DOUTOR, QUER ENVELHECER OTIMAMENTE, COMIGO?

Claro que esse assunto de se passar pelo tempo também tem lá os seus aspectos engraçados.

Não é fácil , mas é possivel passar por ele com certo humor zombeteiro, e eu acredito mesmo ser tal postura mais providencial do que ficar se lamentando pelo futuro que inexoravelmente se aproxima zombando da gente.

Afinal, ainda acreditam por aí que conseguimos driblar os anos.

Vou me explicar melhor: há bons tempos que observo a dinâmica profissional do doutor João, que dia desses , todo feliz, analisando os exames da sua paciente da quarta idade, lhe exclamou: " a senhora está ótima!", ao que prontamente recebeu o troco:" Tô ótima?-isso porque o senhor não está me vendo por dentro e também não se sente como eu me sinto...com dor em tudo!".

Percebi que depois daquele dia o doutor João pára para pensar melhor no que significaria se estar ótimo. Depende, tudo depende. Cada um tem o seu ótimo próprio, acreditem.

Quando tudo aparentemente está ótimo por fora...

Dona Maria Conceição ficou indignada quando certa vez o doutor João lhe mandou que ela lesse mais livros e fizesse plavras cruzadas para treinar o cérebro e se esqueceu da sua atrofia macular senil.

" Doutor, mas não foi o senhor que diagnosticou meus olhos senis, se lembra?"

Com dona Maria Antônia também não foi diferente:" a senhora tem que andar bem rapidamente todos os dias para melhorar as gorduras!" ordenou o doutor num tom irritadiço, ao que novamente a paciente o lembrou: "doutor, se lembra que tenho próteses nos dois joelhos e numa articualção do quadril...?".

Percebo que a medida que o tempo passa, inclusive para o doutor João, parece que ele vai envelhecendo com a sensibilidade menos aflorada para o todo, inclusive o de si mesmo, afinal, dona Gertrudes também não deixou por menos:" doutor, meus ossos estão como casca de ovo, o que faço além de comer sardinhas e todas as folhas verdes?

Bom, ossos são problema sério mesmo.
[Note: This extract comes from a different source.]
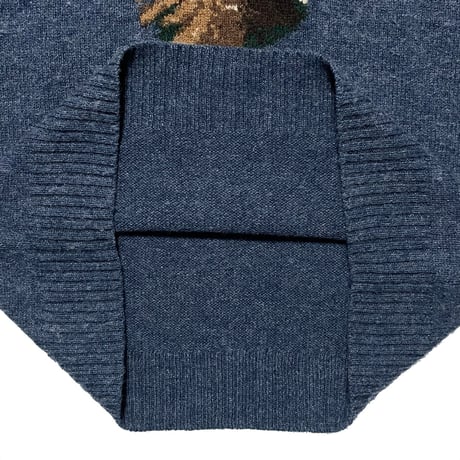 POLO RALPHLAUREN　"DUCK HUNTING" SWEATER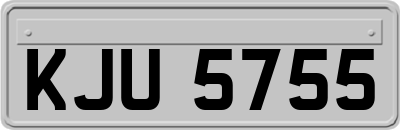 KJU5755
A medida que o tempo passa, eles resolvem se dissolver a olhos vistos. E não são só eles, obviamente que não, todo o demais conjunto os acompanha.

Doutor João, então, antes de lhe epedir que ingerisse mais cálcio em comprimidos, que caminhasse mais horas, fizesse musculação e tomasse sol ..blá..blá...blá...protamente se lembrou:

A dona Gertrudes se trata duma antologia de clínica médica, escapou de tudo: já teve câncer de pele, fratura de vértebra, cálculos renais de cálcio, ruptura dum tendão do ombro com posterior colocação de prótese- só por carregar uma sacolinha do supermercado- úlcera péptica, refluxo, nó nas tripas...e por aí vai...
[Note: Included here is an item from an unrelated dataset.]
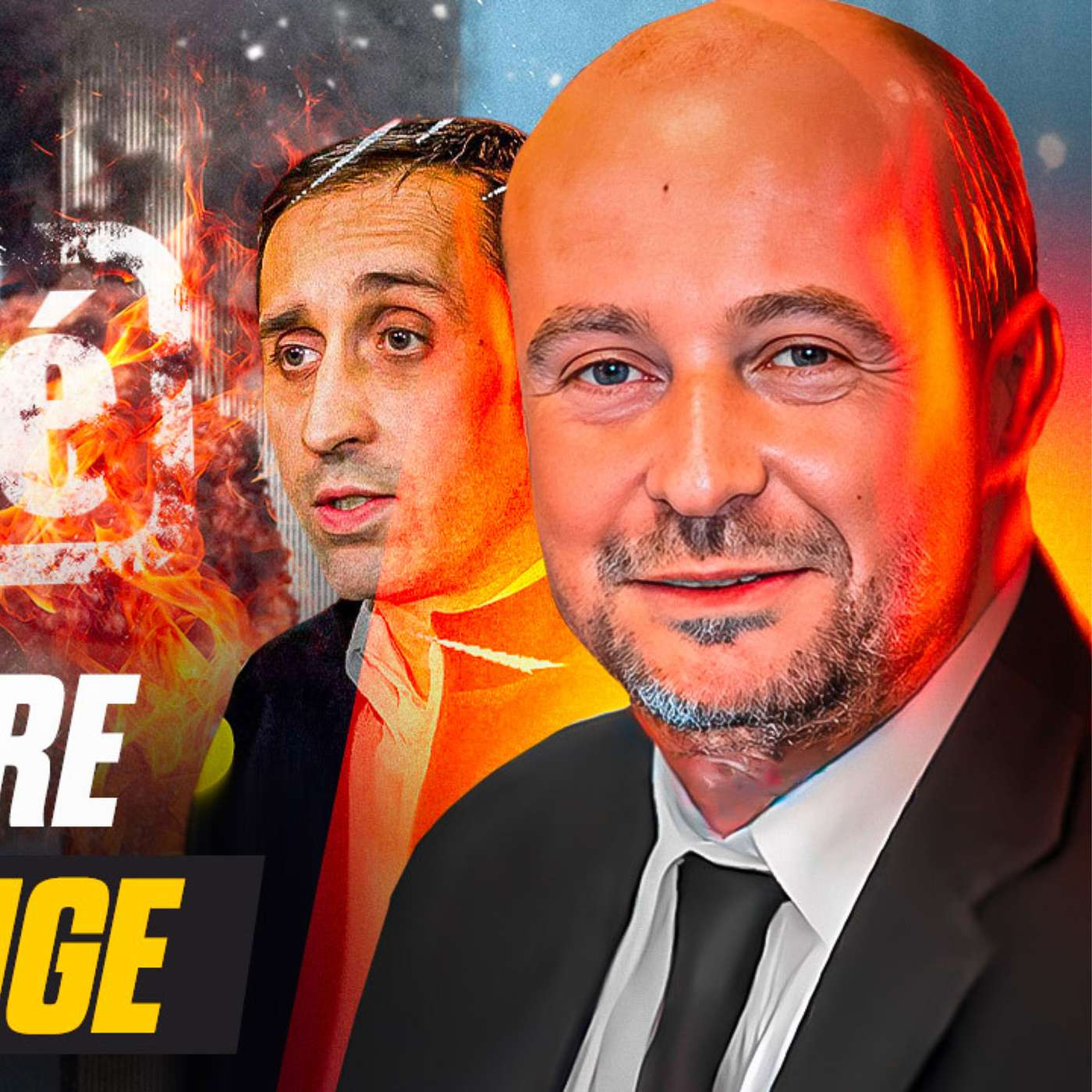 THIERRY MEYSSAN : CELUI QUI A TOUT DIT SUR LE 11 SEPTEMBRE | GPTV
Afinal, sinceramente, senti ali na consulta que os noventa anos da dona Gertrudes desestabilizaram o humor e o conhecimento do doutor João, tão notoriamente, que até o fizeram nos revelar o seu pensamento:

"raios me partam e agora? dona Gertrudes também é mais um compêndio de contra- indicações para se abordar todos os aspectos do tratamento da osteoporose."

"Dona Gertrudes coma cinco sardinhas por dia...com suco de couve, e tire todos so tapetinhos da casa para não escorregar, pronto, tudo resolvido."
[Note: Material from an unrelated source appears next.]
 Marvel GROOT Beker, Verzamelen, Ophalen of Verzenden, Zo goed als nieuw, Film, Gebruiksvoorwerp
Pensativo, dona Gertrudes, então, logo lhe trouxe o consolo da realidade: "doutor, fique tranquilo, eu já sei que o senhor não faz milagres, não inventa ossos e já me trouxe até aqui... osso pra mim agora é só na outra vida, eu sei disso, nem que eu engolisse por dia um cardume de sardinhas com suco de couve das hortas do mundo...fico com o remédio do colesterol, da pressão, da artrose , do labirinto, do coração, da tireóide, da gastrite, da insônia, da depressão ...esqueça do meu osso e assim tudo ficará ótimo para mim!".

Doutor João se assustou com tanta convicção...verdadeira, até passou a se enxergar melhor e lhes digo que mudou seu conceito do que é estar "ótimo", inclusive consigo mesmo.

"Ótimo, dona Gertrudes, ótimo mesmo, vamos fazer assim então, como a senhora diz ser o seu ótimo.."

"Doutor?'"

"Sim, dona Gertrudes:"

"Olha, para eu ficar ótima mesmo, me tira tudo, mas não me tira os meus tapetinhos..."

Terminado o dia li o pensamento do doutor João que em silêncio otimizado se arguia: "até aonde eu quero...e devo chegar?"